Tommy’s brother had insisted on burying what was left of Tommy, after he had finished throwing up. Rick suspected that the boy had half hoped to be killed himself, watching the risks he had taken afterwards.
It wasn’t glorious and heroic: it was dying on the roadside with your head blown open; it was blackened arms and legs separated from rotting bodies strewn along the road to the coast like lifesize dolls’ limbs; it was fear and sickness, and screams of agony, both physical and mental; it was the fury and frustration of standing in line on the beaches whilst the Luftwaffe blew you apart and the sky above you remained empty of the RAF. It was seei
ng grown men cry for their mothers, seeing men die slowly over the long hours they waited for rescue; it was feeling that you would die of thirst but knowing you couldn’t risk losing your place in the line.
And after that, being back here in London, seeing people who were clean and not injured and safe, and knowing that they were as alien to you now as though they belonged to a separate race.
It was knowing that nothing ever could or would be the same.
Rick couldn’t risk speaking to Tilly because if he did he was afraid that he would tell her these things that could not be told to anyone, least of all a young girl like her.
It was gone eight o’clock in the evening before the flood of men was reduced to a trickle, and Tilly and Agnes were free to leave their posts and make their way over to where Olive was handing over responsibility for the tea urns to a new group of WVS.

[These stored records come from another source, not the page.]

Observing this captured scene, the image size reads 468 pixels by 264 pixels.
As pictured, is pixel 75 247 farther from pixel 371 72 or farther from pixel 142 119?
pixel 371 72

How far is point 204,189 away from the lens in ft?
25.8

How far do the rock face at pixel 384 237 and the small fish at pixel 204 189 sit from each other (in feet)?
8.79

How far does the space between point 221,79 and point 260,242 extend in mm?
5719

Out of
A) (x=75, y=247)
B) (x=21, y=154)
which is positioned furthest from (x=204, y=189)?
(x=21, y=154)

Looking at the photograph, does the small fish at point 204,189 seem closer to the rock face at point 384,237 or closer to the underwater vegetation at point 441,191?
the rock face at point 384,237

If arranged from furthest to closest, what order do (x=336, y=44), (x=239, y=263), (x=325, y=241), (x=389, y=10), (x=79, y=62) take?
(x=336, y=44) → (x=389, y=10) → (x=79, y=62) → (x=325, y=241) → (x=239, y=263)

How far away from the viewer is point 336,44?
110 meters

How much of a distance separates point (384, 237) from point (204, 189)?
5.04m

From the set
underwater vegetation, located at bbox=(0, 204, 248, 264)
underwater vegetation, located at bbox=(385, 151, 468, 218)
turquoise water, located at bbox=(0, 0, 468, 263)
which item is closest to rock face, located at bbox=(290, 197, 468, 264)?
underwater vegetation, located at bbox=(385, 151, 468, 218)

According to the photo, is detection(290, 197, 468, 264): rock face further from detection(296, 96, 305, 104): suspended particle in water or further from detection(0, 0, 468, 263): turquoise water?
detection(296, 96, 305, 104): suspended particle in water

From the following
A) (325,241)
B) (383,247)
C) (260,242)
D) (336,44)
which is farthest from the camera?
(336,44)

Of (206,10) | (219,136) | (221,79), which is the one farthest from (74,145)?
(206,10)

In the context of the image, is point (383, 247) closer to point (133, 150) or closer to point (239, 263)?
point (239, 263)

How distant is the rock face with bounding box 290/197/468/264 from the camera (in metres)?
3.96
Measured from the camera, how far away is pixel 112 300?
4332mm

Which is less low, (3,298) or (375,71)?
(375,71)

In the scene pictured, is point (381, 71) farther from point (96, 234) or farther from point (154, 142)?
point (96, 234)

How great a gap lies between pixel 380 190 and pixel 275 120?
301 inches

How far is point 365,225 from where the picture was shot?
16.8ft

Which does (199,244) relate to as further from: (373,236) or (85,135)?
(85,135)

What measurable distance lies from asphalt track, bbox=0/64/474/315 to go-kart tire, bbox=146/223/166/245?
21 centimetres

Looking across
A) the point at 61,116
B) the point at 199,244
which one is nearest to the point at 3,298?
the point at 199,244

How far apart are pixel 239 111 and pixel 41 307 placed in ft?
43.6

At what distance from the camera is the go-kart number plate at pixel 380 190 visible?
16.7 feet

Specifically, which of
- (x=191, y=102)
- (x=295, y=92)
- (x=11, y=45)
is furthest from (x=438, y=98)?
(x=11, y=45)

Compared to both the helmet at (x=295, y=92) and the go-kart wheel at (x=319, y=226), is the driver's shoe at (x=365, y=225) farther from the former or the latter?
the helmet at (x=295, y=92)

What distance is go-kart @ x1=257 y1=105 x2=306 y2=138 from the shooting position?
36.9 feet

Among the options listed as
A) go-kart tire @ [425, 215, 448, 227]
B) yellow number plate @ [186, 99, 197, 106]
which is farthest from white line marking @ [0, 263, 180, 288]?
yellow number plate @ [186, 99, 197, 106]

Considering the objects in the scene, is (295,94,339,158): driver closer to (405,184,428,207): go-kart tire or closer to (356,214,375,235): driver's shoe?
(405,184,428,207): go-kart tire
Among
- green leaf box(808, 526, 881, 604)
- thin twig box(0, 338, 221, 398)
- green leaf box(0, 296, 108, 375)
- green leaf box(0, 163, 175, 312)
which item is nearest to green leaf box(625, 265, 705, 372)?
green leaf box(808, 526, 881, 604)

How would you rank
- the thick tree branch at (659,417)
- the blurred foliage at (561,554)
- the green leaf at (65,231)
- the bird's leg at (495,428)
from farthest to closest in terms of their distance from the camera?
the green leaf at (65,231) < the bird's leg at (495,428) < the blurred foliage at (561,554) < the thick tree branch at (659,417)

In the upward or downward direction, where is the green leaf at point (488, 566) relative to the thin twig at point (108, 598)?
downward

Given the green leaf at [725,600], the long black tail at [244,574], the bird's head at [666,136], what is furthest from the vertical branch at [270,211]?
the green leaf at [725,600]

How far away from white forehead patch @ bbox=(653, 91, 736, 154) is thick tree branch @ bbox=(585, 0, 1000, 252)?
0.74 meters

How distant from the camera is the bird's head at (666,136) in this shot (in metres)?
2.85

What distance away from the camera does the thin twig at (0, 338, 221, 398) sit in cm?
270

‘We saw Dulcie’s brother,’ Agnes announced as they headed for the parked van, ‘didn’t we, Tilly?’
‘Yes. I had to look at him twice before I was sure it was him,’ Tilly told her mother. ‘All the soldiers look so defeated. It really tears at your heart. It isn’t their fault, after all,’ she defended her countrymen fiercely. ‘Everyone said that the Maginot Line would hold Hitler back. So many of them are angry with the RAF and blame them for not doing more to hold the Luftwaffe at bay whilst they were retreating.’
‘I know,’ Olive agreed. ‘I suppose it’s because the Government feel they need to hold back the RAF to defend the country.’
Tilly saw the looks her mother exchanged with the other WVS members she was taking back to the church hall.
‘You mean in case Hitler tries to invade?’ Tilly pressed her.
There was a brief silence and then Olive admitted tiredly, ‘Yes.’
It had to be faced after all, Olive acknowledged as she drove back to the church hall. Hitler had smashed through the defences of every country he had invaded, and now France too had fallen, something that no one had expected to happen. What was to stop them being next?